| Provided text |
Experimenting For Fun And Profit
- January 24, 2022
- Posted by: Rochelle
- Category: Podcast, Running Your Business
Right after our first ever joint podcast guest interview—on Pia Silva’s No B.S. Agency Podcast—Jonathan and I were inspired to continue exploring our closing comments on the need to keep experimenting.
Experimenting isn’t a luxury when you own your own expertise business. It’s a necessity—and, spoiler alert—it’s fun:
Why raising your price(s) doesn’t always bring you better clients—and how to keep pushing the envelope to find the right balance.
How to raise—or lower—your prices without feeling manipulative or doing a bait and switch with your audience.
The value of being vulnerable and asking for input (with the side benefit of getting you deeply wired into your audience).
Joining high-end masterminds (or building your own) to solicit peer feedback and ideas.
Getting in the regular habit of experimenting to grow your audience and your business faster.

| Tasks to carry out |
1. From the post on experimenting, extract the passage starting with "Experimenting isn’t a" and going on through "the right balance.".
2. Answer these questions from the post on experimenting:
(a) On which podcast did the first joint guest interview take place?
(b) On what date was the post published?
(c) What does joining high-end masterminds help solicit?
3. List every person named in the post on experimenting.

| Extracted entries |
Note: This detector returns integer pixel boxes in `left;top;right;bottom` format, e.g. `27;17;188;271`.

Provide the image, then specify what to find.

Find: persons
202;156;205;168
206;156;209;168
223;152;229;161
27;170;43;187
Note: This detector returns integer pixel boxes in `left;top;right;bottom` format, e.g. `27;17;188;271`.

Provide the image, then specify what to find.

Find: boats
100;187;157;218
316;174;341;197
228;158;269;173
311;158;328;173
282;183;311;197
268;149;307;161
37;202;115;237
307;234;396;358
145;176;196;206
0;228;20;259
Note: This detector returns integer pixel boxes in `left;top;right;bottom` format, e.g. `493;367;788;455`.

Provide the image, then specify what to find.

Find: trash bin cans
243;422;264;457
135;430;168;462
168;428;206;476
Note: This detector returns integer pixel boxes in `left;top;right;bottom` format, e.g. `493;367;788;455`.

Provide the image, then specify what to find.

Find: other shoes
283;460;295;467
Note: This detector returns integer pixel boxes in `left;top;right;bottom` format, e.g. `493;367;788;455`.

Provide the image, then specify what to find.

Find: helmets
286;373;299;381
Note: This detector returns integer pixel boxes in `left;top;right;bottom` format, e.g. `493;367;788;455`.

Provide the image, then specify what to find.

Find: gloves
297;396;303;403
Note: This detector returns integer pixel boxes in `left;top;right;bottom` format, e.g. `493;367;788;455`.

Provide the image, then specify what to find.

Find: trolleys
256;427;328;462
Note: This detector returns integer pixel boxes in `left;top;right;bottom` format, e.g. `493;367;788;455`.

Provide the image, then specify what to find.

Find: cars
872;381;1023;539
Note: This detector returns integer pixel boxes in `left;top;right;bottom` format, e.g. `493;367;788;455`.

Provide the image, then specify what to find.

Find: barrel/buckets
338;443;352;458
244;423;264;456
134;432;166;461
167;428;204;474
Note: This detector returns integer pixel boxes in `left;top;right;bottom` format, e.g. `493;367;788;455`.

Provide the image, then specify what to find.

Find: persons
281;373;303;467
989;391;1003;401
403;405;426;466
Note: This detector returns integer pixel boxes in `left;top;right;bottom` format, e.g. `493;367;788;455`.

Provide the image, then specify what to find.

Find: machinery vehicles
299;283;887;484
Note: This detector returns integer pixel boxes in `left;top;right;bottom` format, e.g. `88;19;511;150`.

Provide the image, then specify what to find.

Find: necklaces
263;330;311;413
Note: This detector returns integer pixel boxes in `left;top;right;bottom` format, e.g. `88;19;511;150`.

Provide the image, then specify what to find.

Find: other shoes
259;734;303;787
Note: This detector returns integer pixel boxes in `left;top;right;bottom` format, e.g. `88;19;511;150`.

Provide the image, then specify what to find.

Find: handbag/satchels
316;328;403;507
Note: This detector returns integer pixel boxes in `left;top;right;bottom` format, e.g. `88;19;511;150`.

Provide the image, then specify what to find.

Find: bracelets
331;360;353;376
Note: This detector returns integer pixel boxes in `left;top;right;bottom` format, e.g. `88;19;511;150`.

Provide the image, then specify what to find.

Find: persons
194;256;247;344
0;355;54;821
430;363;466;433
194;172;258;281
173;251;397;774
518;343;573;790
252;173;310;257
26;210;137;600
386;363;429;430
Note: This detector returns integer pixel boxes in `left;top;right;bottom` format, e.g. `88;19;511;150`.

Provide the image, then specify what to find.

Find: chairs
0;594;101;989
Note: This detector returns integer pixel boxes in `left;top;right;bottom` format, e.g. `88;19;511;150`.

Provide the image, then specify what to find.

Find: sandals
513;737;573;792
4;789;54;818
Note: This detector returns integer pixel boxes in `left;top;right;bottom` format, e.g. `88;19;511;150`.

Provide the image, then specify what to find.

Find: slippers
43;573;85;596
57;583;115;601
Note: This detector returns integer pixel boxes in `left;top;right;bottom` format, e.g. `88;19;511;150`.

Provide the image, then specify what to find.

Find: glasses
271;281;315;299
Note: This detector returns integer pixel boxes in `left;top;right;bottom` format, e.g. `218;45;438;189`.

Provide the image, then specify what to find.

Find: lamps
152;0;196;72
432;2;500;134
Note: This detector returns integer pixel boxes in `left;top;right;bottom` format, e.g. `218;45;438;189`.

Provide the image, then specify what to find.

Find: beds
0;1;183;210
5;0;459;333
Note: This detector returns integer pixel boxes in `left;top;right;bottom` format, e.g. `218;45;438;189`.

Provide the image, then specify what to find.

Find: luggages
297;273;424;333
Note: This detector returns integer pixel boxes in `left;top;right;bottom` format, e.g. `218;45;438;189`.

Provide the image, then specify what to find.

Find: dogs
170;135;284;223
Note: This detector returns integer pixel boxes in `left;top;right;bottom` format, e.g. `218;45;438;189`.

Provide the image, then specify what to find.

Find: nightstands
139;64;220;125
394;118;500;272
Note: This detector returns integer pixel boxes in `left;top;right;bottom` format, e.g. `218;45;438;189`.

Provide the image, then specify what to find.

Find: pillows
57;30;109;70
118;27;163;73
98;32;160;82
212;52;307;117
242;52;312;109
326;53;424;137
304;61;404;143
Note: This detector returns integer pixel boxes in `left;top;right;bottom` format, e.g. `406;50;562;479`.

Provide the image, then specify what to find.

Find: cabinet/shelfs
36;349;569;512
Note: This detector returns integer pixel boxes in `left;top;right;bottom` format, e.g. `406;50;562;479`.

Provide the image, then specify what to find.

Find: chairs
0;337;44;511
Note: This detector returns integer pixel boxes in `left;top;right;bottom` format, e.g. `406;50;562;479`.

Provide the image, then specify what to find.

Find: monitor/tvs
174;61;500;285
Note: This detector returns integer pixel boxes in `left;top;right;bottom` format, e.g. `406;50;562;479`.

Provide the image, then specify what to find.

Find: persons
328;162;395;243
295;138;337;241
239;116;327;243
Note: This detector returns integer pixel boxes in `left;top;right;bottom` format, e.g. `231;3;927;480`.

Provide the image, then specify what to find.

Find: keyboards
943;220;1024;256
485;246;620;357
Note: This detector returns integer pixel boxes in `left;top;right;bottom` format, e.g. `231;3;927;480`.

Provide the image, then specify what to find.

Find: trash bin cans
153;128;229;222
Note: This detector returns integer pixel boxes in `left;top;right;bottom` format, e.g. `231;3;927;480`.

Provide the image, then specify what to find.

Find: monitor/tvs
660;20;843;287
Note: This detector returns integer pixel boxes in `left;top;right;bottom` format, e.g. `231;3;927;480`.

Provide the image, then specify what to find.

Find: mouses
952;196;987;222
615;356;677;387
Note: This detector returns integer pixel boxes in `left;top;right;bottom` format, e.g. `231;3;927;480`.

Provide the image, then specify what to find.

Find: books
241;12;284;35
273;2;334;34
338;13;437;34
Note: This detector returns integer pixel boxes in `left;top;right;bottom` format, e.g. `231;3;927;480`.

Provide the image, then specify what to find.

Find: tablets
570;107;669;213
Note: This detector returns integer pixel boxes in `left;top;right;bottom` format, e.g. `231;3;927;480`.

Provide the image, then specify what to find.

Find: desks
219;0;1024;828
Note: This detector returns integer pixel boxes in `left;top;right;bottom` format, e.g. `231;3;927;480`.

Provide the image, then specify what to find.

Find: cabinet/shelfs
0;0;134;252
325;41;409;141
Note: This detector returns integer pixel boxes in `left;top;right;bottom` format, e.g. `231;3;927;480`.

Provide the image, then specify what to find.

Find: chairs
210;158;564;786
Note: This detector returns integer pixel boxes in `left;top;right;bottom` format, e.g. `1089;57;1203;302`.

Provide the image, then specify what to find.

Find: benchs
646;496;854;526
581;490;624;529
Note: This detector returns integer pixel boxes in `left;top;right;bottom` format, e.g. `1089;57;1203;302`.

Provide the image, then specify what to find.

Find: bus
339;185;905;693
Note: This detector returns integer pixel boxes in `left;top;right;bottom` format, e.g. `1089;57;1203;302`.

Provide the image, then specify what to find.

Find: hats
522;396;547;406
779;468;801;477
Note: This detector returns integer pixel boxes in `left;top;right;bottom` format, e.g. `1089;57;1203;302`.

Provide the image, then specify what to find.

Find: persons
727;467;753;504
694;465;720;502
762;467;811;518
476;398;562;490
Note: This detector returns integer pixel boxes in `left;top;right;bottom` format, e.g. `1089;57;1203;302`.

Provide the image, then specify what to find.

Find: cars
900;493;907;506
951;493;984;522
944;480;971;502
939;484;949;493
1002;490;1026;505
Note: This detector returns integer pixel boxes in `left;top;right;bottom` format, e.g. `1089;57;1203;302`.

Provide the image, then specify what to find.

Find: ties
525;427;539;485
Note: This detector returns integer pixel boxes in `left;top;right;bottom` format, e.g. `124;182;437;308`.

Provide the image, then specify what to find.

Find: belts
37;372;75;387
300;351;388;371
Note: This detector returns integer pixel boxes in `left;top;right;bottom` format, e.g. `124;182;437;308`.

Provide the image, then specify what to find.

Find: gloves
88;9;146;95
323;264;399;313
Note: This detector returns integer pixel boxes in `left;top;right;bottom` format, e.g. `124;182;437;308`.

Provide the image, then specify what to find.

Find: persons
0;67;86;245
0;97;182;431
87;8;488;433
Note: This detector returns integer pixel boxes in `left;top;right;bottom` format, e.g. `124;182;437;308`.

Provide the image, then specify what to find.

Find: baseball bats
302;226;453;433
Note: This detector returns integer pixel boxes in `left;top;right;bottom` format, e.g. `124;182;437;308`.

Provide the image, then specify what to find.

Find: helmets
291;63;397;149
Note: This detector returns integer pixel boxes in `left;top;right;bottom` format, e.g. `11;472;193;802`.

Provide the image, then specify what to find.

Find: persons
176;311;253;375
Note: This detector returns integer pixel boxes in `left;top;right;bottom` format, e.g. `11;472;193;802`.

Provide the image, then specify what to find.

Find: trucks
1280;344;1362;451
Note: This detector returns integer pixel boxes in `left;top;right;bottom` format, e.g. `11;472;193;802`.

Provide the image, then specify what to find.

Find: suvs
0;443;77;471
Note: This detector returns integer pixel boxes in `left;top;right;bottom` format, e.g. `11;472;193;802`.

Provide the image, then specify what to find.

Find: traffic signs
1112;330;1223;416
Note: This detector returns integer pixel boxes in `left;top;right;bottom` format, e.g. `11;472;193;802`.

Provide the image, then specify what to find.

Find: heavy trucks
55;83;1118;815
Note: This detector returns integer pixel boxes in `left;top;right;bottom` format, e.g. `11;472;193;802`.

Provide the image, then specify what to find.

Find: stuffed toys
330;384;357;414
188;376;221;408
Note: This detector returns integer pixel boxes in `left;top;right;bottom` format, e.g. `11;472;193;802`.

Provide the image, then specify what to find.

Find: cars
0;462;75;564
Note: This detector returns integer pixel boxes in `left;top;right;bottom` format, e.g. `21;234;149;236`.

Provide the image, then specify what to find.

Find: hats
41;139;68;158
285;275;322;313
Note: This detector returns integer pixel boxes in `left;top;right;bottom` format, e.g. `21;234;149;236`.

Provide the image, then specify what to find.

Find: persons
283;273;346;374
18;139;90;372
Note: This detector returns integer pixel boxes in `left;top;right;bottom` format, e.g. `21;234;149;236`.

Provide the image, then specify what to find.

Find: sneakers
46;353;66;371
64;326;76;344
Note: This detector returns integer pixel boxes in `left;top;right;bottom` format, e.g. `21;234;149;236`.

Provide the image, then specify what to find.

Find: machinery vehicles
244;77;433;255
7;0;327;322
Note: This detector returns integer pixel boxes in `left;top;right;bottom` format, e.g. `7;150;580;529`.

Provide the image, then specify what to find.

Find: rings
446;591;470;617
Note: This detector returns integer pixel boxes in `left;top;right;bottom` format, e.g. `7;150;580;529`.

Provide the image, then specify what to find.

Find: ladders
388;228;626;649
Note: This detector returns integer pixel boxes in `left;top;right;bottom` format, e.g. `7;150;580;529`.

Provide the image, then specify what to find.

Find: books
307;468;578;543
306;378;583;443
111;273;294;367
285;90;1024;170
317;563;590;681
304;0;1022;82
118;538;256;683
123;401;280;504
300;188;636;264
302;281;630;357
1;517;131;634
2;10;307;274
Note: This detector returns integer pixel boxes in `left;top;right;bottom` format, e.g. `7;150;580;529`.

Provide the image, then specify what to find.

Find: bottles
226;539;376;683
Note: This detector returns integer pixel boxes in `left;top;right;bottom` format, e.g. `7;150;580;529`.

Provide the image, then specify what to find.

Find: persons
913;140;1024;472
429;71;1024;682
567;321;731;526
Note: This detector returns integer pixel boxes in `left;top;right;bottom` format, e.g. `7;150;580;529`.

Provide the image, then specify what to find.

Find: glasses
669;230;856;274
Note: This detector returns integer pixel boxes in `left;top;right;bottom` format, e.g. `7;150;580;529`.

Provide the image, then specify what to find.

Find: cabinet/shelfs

| Task results |
1.
Experimenting isn’t a luxury when you own your own expertise business. It’s a necessity—and, spoiler alert—it’s fun:
Why raising your price(s) doesn’t always bring you better clients—and how to keep pushing the envelope to find the right balance.

2.
(a) Pia Silva’s No B.S. Agency Podcast
(b) January 24, 2022
(c) Peer feedback and ideas

3.
Rochelle
Pia Silva
Jonathan